露银枝满足的坐在秋千上,望着满天星斗,笑得比蜜还甜。
同坐在秋千上的芍药匪夷所思:“夫人,您是有什么开心事吗?怎的如此开心。”
露银枝看向芍药:“当然有了,就是……”她轻轻捏了捏芍药柔软的脸,“你。”
芍药被她的笑容感染,随着笑了。
“夫人,你一个人的时候,都会做些什么?”
露银枝继续望向星空:“睡觉,散步,变个小法术逗自己玩。”
芍药噗嗤声笑了。
露银枝不解:“你笑什么?”
芍药刹住笑,道:“我只是觉得,夫人很可爱。”
露银枝谦虚道:“哪有的事,要真是这样他也不会不理我……”
露银枝低下头,黯然忧伤。
“小妖!”
露银枝抬起头,司越不知何时站到了庭院中,手里拿着把羽扇尽是悠闲。
露银枝惊讶的起身:“司越!你怎么来了?”
司越走到露银枝面前,不客气的坐在秋千上,芍药赶忙起身,小声问露银枝:“夫人,这人一身上下黑不拉几的,谁啊?”

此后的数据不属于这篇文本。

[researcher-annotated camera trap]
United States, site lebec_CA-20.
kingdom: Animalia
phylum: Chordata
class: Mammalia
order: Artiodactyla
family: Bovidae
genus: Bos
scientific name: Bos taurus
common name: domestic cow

露银枝被“黑不拉几”这四个字逗的一笑,道:“他是我朋友,不过认识不久,也很少来往,这是第二次见面。”
司越听露银枝当他是朋友,趾高气扬道:“不常来往感情也好,小妖,听闻人间游龙节,灯火阑珊,热闹非凡,你要不要和本座一起去凑凑热闹?”
露银枝先是一喜,但想到灵武君关她禁闭,还有一万遍天规一笔没动,喜色一点点散去。
“得了吧,我嫁给了一块冰,冰就喜欢冻住人,可出不去。”
司越看向芍药:“本座要和小妖聊一会,你先回避一下。”
芍药有些忧伤,很想留下来,但也不是没有眼力,听话的避开。
司越心疼的看向露银枝,心里对灵武君生气无名火,起身拉住露银枝手腕:“天地之大,什么样的好男人没有,非他不可?遭这罪干嘛?跟本座走,过逍遥自在的日子去。”

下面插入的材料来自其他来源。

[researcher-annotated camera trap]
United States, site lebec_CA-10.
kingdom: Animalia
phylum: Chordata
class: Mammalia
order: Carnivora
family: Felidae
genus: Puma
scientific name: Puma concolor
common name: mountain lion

司越向前走两步,一点也拽不动露银枝,他回过头,很是不理解。
露银枝推开司越的手:“司越,我嫁给他是一回事,愿意留下来不走是另一回事,我现在还不能告诉你,这是我一个人的秘密。”
司越尊重她的话,没有刨根问底,道:“反正路是你自己选的,本座只是替你看不惯灵武君,他烂人一个,凭什么做作。”
露银枝难接这话,干笑两声。
“可能……是天河上神……”
“本座还是地界之主呢!他天河上神威望再大,权利再高,能胜过仙帝吗?这人就是有病没人治。”
露银枝抿抿唇:“这不是没寻到药方嘛……那个,司越,你今天就是来邀请我去人间玩的吗?能收到你的邀请我非常开心,只是确实走不开。”
“他又罚你了?”
“什么叫又罚我了?这是他第一次罚我,很莫名其妙,抄写一万遍天规,我尝试用法术,似乎不行。”
司越扶额,想出一计:“他说罚你写,没说不能找人帮着写吧?”
露银枝被点透:“是哦!司越,你太聪明了!这样,你帮我写三千遍,我再让芍药写三千遍,金子轩三千遍,我再写一千,大功告成!”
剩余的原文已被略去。